This is a comparison chart showing dead-tree fractions across all districts in NYC, highlighting District 32 as the highest priority area.

Code
library(ggplot2)
library(dplyr)


# Summarize dead trees per district
dead_fraction <- trees_districts %>%
  st_set_geometry(NULL) %>%                  # drop geometry
  mutate(CounDist = as.character(CounDist)) %>%  # create column
  group_by(CounDist) %>%
  summarise(
    Total_Trees   = n(),
    Dead_Trees    = sum(tpcondition == "Dead", na.rm = TRUE),
    Dead_Fraction = Dead_Trees / Total_Trees,
    .groups = "drop"
  ) %>%
  arrange(desc(Dead_Trees))

dead_fraction_clean <- dead_fraction %>%
  filter(!is.na(CounDist)) %>%  # remove NA
  mutate(highlight = ifelse(CounDist == "32", "District 32", "Other Districts"))

ggplot(dead_fraction_clean, aes(x = reorder(CounDist, Dead_Fraction), y = Dead_Fraction, fill = highlight)) +
  geom_col() +
  coord_flip() +
  scale_fill_manual(values = c("District 32" = "red", "Other Districts" = "grey80")) +
  labs(
    title = "Dead Tree Share Across All NYC Districts",
    x = "Council District",
    y = "Dead Tree Share",
    fill = ""
  ) +
  theme_minimal() +
  theme(
    axis.text.y = element_text(size = 6)  # smaller font to reduce clutter
  )

This is a zoomed-in map of District 32 highlighting the dead and alive trees targeted for replacement.

Code
# Summarize dead trees per district
dead_fraction <- trees_districts %>%
  st_set_geometry(NULL) %>%                  # drop geometry
  mutate(CounDist = as.character(CounDist)) %>%  # create column
  group_by(CounDist) %>%
  summarise(
    Total_Trees   = n(),
    Dead_Trees    = sum(tpcondition == "Dead", na.rm = TRUE),
    Dead_Fraction = Dead_Trees / Total_Trees,
    .groups = "drop"
  ) %>%
  arrange(desc(Dead_Trees))

# Filter for District 32
trees_d32 <- trees_districts %>% filter(CounDist == "32")

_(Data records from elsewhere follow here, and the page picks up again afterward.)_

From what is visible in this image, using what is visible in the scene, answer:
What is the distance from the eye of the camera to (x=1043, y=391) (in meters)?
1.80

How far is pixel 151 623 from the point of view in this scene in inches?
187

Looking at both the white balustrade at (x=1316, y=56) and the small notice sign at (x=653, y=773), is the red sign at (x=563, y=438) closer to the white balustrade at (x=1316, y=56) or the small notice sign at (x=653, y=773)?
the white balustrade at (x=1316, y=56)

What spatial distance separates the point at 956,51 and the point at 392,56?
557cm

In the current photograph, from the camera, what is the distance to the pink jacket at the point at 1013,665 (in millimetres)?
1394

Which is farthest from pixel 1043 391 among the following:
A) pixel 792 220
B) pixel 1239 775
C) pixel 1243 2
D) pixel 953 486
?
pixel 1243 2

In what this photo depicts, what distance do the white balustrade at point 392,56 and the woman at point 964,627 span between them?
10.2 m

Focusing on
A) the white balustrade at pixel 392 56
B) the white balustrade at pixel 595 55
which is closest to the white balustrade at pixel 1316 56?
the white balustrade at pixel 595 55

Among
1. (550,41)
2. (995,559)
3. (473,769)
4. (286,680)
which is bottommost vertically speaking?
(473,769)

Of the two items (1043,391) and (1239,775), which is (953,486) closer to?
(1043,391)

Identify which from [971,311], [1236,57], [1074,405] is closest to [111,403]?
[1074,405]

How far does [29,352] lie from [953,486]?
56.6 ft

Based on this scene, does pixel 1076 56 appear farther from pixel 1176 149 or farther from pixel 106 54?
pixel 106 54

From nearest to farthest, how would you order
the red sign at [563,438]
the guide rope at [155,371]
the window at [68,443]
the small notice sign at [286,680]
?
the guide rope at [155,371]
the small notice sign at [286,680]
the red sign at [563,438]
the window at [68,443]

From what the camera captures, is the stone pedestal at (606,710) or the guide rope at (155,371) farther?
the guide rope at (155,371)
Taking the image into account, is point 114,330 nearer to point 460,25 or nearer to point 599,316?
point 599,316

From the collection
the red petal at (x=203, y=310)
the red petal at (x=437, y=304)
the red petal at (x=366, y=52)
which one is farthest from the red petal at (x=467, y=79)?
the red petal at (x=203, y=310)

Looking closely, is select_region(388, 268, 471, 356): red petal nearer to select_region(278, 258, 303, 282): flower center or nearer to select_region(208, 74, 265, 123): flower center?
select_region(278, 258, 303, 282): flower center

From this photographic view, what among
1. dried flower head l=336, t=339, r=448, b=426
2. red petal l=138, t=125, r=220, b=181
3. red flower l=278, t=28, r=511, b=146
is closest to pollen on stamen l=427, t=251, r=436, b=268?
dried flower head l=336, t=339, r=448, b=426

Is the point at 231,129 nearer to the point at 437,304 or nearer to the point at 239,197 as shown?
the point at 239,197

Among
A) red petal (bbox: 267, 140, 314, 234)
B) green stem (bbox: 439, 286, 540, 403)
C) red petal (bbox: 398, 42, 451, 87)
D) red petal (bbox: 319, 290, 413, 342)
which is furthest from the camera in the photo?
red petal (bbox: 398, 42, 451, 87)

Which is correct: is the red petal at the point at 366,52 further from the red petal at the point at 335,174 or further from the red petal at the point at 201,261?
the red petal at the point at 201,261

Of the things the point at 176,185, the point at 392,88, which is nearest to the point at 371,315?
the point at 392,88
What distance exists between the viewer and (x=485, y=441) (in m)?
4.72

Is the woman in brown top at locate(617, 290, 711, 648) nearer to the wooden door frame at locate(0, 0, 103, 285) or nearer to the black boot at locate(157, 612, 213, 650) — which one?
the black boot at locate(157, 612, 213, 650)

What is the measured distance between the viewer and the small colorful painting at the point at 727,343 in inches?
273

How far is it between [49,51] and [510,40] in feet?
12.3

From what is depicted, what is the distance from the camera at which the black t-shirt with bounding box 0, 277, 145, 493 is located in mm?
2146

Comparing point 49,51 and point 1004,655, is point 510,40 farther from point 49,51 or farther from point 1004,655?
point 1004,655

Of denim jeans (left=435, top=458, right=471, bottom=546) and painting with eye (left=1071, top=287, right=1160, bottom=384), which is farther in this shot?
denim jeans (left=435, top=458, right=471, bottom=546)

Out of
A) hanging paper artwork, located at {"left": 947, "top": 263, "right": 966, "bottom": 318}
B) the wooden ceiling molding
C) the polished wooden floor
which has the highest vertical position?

# Optional: just dead trees
dead_trees_d32 <- trees_d32 %>% filter(tpcondition == "Dead")

# Transform to WGS84 for leaflet
trees_wgs <- st_transform(trees_d32, 4326)
dead_wgs  <- st_transform(dead_trees_d32, 4326)

# Leaflet map
leaflet() %>%
  addProviderTiles(providers$CartoDB.Positron) %>%
  addCircleMarkers(
    data = trees_wgs,
    radius = 2,
    color = "green",
    fillOpacity = 0.9,
    group = "All Trees"
  ) %>%
  addCircleMarkers(
  data = dead_wgs,
  radius = 4,
  color = "darkred",
  fillColor = "darkred",
  fillOpacity = 0.1,
  opacity = 1,
  popup = ~genusspecies,
  group = "Dead Trees"
)

Conclusion This initiative is part of a broader effort to improve Rockaway’s public spaces, making it safer, greener, and more attractive year-round. By addressing the urgent need for tree replacement in District 32, the project supports both environmental resilience and community well-being.